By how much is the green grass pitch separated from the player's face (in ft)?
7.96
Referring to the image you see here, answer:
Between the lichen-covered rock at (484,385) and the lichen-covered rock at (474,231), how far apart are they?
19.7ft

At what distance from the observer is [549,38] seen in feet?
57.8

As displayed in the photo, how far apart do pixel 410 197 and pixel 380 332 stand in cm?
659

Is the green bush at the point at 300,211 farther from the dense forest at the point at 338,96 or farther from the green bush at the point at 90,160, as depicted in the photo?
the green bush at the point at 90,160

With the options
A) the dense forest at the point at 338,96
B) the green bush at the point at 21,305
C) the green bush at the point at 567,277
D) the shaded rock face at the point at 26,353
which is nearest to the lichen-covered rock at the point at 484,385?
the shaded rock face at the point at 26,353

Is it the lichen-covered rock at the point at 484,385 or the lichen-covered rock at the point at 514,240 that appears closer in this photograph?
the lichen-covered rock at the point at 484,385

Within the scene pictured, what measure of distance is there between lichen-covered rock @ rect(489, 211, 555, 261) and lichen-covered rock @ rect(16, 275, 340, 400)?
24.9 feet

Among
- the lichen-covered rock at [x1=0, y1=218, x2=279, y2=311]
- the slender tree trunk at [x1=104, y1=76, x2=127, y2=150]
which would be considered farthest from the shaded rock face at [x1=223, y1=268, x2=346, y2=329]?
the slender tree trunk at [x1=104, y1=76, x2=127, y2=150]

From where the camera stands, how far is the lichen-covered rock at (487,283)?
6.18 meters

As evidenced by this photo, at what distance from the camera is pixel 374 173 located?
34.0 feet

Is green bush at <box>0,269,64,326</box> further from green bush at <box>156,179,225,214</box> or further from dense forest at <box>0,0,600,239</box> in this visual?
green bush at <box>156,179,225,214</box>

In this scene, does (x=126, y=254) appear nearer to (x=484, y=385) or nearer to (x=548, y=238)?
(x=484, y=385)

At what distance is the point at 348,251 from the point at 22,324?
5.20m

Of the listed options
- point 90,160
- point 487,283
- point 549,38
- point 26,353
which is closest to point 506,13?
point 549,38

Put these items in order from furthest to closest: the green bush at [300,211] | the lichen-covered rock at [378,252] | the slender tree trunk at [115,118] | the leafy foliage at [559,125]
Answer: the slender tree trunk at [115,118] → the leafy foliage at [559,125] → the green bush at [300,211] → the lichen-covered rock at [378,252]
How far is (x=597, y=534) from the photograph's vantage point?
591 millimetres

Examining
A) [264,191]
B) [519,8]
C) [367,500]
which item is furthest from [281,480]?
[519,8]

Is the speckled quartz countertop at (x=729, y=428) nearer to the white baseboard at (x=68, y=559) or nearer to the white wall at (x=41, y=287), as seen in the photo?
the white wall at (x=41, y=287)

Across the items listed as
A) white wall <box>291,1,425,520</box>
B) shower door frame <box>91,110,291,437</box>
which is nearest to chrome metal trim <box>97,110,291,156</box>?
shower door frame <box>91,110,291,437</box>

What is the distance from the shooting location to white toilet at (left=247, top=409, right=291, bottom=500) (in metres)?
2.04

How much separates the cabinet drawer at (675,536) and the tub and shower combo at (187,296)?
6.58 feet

WRITTEN TASK. Switch "camera" to "viewer" in the stretch of the data from the line containing "From where the" through the line containing "591 millimetres". Give back only those lines, with nothing else changed.

ANSWER TO THE EXERCISE.
From where the viewer stands, how far is the lichen-covered rock at (487,283)?
6.18 meters

As evidenced by this photo, at what distance from the viewer is pixel 374 173 located?
34.0 feet

Is green bush at <box>0,269,64,326</box> further from green bush at <box>156,179,225,214</box> or further from dense forest at <box>0,0,600,239</box> in this visual?
green bush at <box>156,179,225,214</box>

In this scene, does (x=126, y=254) appear nearer to (x=484, y=385) or nearer to (x=548, y=238)?
(x=484, y=385)

At what distance is the point at 348,251 from the point at 22,324?
5.20m

Of the listed options
- point 90,160
- point 487,283
- point 549,38
- point 26,353
which is closest to point 506,13?
point 549,38

Put these items in order from furthest to closest: the green bush at [300,211] | the lichen-covered rock at [378,252] | the slender tree trunk at [115,118] | the leafy foliage at [559,125]
Answer: the slender tree trunk at [115,118] → the leafy foliage at [559,125] → the green bush at [300,211] → the lichen-covered rock at [378,252]
How far is (x=597, y=534) from the photograph's vantage point?
591 millimetres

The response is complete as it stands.